Goal: Reproduce the review excerpt below, about Jan Troell's 1971/72 pair of films, in full and word for word.

Document section:

+++

"The greenest fields lie furthest away."
This is going to sound facetious, but it’s apt: Swedish director Jan Troell’s 1971/72 dual-header is essentially what we’d get if Werner Herzog were hired to direct The Lord of the Rings.
Bear with me.
Two very long (3 hours and up!) interconnected movies,
neither of which is entire unto itself, detailing a long trek through
unforgiving nature and an impossible but worthy goal. No magic, no fantasy, no
indulgent effects showpieces; rather, harsh living, insurmountable odds, and an
indifferent universe all plotting against people banded together to get from
one end of the globe to the other.

+++

Items:
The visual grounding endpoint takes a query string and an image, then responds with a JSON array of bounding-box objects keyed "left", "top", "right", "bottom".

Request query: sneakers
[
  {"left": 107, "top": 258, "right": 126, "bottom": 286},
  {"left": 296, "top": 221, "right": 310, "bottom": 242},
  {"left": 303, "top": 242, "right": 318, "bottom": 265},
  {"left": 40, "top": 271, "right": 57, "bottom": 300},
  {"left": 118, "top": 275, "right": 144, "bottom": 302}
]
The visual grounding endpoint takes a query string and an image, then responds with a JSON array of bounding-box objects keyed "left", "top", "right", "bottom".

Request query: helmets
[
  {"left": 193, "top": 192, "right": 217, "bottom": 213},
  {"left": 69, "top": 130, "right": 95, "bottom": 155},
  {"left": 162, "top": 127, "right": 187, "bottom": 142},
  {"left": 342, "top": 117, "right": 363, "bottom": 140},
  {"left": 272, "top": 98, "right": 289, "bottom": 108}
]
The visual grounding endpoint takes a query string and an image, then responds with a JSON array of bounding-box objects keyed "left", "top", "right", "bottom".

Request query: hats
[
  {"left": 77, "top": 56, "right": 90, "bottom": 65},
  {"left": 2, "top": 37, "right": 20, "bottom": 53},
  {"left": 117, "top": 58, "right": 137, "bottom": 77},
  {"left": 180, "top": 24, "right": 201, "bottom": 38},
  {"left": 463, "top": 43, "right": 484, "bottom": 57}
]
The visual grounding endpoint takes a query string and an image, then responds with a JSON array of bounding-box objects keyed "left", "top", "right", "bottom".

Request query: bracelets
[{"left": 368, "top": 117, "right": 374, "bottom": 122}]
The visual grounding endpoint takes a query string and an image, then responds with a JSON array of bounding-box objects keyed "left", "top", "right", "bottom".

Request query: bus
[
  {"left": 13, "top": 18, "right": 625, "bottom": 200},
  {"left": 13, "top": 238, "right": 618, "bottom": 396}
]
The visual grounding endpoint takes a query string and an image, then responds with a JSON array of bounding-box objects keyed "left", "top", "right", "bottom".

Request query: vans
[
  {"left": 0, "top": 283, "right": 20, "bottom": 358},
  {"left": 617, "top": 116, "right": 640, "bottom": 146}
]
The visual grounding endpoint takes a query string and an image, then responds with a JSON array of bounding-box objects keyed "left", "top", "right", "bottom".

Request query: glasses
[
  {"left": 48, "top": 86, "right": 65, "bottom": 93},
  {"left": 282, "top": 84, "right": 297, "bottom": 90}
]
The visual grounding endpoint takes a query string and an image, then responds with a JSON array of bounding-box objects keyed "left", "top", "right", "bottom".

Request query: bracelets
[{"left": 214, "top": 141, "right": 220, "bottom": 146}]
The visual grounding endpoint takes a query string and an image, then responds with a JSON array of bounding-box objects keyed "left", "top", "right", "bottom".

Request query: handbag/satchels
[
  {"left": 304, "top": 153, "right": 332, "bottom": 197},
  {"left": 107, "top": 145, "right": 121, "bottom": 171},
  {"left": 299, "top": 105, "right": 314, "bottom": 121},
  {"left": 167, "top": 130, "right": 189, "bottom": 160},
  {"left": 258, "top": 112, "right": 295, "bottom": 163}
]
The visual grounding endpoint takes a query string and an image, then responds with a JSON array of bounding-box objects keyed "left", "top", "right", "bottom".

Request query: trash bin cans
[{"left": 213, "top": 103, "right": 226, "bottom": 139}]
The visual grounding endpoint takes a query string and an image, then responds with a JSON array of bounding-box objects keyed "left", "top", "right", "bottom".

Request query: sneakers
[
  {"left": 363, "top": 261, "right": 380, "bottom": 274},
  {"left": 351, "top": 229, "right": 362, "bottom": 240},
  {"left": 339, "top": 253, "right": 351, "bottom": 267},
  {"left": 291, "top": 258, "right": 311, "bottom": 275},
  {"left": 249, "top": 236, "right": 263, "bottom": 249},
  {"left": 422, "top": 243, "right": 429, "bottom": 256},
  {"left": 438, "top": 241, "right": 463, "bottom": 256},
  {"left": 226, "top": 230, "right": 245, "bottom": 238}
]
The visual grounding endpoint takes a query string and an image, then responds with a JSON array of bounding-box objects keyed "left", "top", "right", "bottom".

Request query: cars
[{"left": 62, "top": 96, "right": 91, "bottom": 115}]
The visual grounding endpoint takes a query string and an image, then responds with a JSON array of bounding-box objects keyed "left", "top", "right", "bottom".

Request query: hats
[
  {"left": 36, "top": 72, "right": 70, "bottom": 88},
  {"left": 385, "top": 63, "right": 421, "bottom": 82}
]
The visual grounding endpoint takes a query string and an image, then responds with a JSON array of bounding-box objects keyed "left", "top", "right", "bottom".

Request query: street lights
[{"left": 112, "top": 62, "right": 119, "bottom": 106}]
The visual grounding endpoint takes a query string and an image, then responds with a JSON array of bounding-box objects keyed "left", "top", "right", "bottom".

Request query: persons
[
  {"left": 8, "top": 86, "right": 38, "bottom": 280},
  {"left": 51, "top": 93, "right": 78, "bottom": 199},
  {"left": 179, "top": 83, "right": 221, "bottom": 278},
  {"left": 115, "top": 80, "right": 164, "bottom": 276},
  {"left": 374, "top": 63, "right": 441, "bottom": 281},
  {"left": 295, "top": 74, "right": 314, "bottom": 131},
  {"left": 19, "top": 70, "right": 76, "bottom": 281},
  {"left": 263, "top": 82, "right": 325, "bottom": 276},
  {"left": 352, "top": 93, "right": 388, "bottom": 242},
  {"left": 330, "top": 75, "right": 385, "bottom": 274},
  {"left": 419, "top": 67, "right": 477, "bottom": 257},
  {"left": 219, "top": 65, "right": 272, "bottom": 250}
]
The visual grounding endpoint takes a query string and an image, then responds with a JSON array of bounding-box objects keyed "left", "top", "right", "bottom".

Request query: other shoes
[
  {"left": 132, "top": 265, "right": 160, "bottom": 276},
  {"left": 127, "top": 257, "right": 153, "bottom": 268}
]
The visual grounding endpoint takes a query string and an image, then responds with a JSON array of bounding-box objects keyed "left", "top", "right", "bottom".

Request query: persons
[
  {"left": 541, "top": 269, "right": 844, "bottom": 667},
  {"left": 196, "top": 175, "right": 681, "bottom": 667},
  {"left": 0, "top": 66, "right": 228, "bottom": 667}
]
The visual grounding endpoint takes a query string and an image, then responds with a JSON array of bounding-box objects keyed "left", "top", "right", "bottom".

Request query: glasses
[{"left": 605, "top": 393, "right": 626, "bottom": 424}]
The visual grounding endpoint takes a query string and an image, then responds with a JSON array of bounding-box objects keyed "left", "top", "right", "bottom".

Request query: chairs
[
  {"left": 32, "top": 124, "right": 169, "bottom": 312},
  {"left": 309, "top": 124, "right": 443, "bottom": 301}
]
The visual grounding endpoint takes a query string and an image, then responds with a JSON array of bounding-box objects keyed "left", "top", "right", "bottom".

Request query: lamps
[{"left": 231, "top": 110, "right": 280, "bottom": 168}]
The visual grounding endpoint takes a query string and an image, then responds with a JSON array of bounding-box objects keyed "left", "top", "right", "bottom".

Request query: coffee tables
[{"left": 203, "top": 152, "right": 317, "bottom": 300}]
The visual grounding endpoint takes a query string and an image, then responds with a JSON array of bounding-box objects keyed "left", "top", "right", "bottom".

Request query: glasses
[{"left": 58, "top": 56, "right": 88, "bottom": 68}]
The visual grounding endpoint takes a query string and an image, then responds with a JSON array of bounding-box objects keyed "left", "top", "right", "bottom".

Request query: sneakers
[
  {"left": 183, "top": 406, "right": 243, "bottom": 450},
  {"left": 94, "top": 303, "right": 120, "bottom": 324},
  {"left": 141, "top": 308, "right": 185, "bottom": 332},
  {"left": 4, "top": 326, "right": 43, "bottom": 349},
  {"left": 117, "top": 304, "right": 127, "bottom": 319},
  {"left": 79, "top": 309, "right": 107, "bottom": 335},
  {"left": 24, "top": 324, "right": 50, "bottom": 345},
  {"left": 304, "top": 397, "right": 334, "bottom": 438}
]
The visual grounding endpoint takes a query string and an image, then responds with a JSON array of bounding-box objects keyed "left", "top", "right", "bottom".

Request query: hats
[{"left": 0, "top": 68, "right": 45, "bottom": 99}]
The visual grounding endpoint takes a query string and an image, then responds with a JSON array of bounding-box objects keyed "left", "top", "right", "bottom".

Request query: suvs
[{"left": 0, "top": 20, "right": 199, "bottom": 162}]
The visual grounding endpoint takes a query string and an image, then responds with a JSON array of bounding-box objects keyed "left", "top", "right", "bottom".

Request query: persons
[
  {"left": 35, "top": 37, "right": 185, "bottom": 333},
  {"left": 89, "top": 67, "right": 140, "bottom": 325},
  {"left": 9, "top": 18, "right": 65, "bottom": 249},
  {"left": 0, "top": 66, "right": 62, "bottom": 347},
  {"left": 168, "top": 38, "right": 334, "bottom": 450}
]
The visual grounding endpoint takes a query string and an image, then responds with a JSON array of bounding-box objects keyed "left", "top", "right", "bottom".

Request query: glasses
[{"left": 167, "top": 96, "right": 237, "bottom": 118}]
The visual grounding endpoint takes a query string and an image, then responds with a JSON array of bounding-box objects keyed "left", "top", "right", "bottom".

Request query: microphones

+++

Solution to this exercise:
"The greenest fields lie furthest away."
This is going to sound facetious, but it’s apt: Swedish director Jan Troell’s 1971/72 dual-header is essentially what we’d get if Werner Herzog were hired to direct The Lord of the Rings.
Bear with me.
Two very long (3 hours and up!) interconnected movies,
neither of which is entire unto itself, detailing a long trek through
unforgiving nature and an impossible but worthy goal. No magic, no fantasy, no
indulgent effects showpieces; rather, harsh living, insurmountable odds, and an
indifferent universe all plotting against people banded together to get from
one end of the globe to the other.